These "refund after overcharge" things are not without benefit to the corporations.

They get a nice tax write-off.

It's couch-cushion change for them, but it adds up. They have whole armies of beancounters, dreaming this stuff up.

It's also the game behind those "coupons" you get, for outrageously-priced meds that aren't covered by insurance.

If they charge $1,000 for the medication, but give you a "special discount" for $90%, they get to write off $900.

I’m fairly certain that’s incorrect.

Businesses are only taxed on actual revenue earned.

What you decide to charge—whether $100, $50, or even giving it away for free—is purely a business decision, not a tax one.

This is different from a nonprofit donation scenario though. For example, if your service normally costs $X but you choose to provide it for free (or at a discount) as a donation to a non-profit, you can typically write off the difference.

You may be right (this is not my forte), but the invoice is real. So is the forgiveness. I don’t see how the IRS can legitimately deny a write-off.

I’ve heard stories like this, many times, from businesses people.

They certainly believe in the pattern.

> Businesses are only taxed on actual revenue earned.
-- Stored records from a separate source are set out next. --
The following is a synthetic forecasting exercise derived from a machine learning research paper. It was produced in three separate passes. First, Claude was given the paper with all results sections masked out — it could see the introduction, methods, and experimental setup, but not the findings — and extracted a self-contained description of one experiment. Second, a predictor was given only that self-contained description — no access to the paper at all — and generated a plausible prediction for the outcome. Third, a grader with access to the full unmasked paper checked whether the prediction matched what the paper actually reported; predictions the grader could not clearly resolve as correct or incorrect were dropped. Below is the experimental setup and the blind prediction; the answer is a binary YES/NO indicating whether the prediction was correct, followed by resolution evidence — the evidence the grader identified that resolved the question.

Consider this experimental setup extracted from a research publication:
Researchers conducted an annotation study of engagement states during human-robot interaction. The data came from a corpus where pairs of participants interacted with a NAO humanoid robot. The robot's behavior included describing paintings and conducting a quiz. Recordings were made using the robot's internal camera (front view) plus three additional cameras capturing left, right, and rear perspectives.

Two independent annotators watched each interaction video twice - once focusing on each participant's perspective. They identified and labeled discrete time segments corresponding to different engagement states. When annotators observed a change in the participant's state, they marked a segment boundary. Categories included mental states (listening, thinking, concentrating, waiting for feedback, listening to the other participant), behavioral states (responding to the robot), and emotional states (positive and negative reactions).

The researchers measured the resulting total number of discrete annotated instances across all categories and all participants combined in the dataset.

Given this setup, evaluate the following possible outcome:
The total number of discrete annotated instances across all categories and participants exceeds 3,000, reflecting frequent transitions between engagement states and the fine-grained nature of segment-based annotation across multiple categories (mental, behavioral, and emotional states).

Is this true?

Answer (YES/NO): YES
I don't want to go too far down the rabbit hole of hn speculation, but if another entity owes you 100k, and they go bankrupt, there absolutely are tax implications.

Agreed … but that is a different situation.

That is a lack of payment situation.

Revenue was still earned (and charged) … and since you never collected revenue then you don’t pay taxes.

Actually, I described two different things.

The second one (the prescription one) may well be wrong. It’s total speculation, on my part.

The first one, though, I’m pretty sure is right.

I love the traditional debate tactic, where we find one part of an argument to be wrong, and use that, to say the other part is, too.

It’s no matter. I’m done here, anyway, and yield to you. The fox ain’t worth the chase.

Would the tax implications not just be for whatever it costs on their end, regardless of what the customer was charged?

Smells like fraud.

A lot of things are "fraud" when an individual or small business does it but perfectly normal and considered merely good business acumen when done by a big corporation. Even more so now that the US government is openly for sale (it was always for sale, but before at least they had the decency to pretend it wasn't).

Yeah man the whole industry is like that. OpenAI gets to say they raised X billion dollars and update their valuation but they don't mention that it's all cloud compute credits from a gigantic Corp that owns a huge amount of the business. They claim to be a non-profit to do the research then when they've looted the commons, they switch to for profit to pay out the investors. There's shit like this throughout the industry.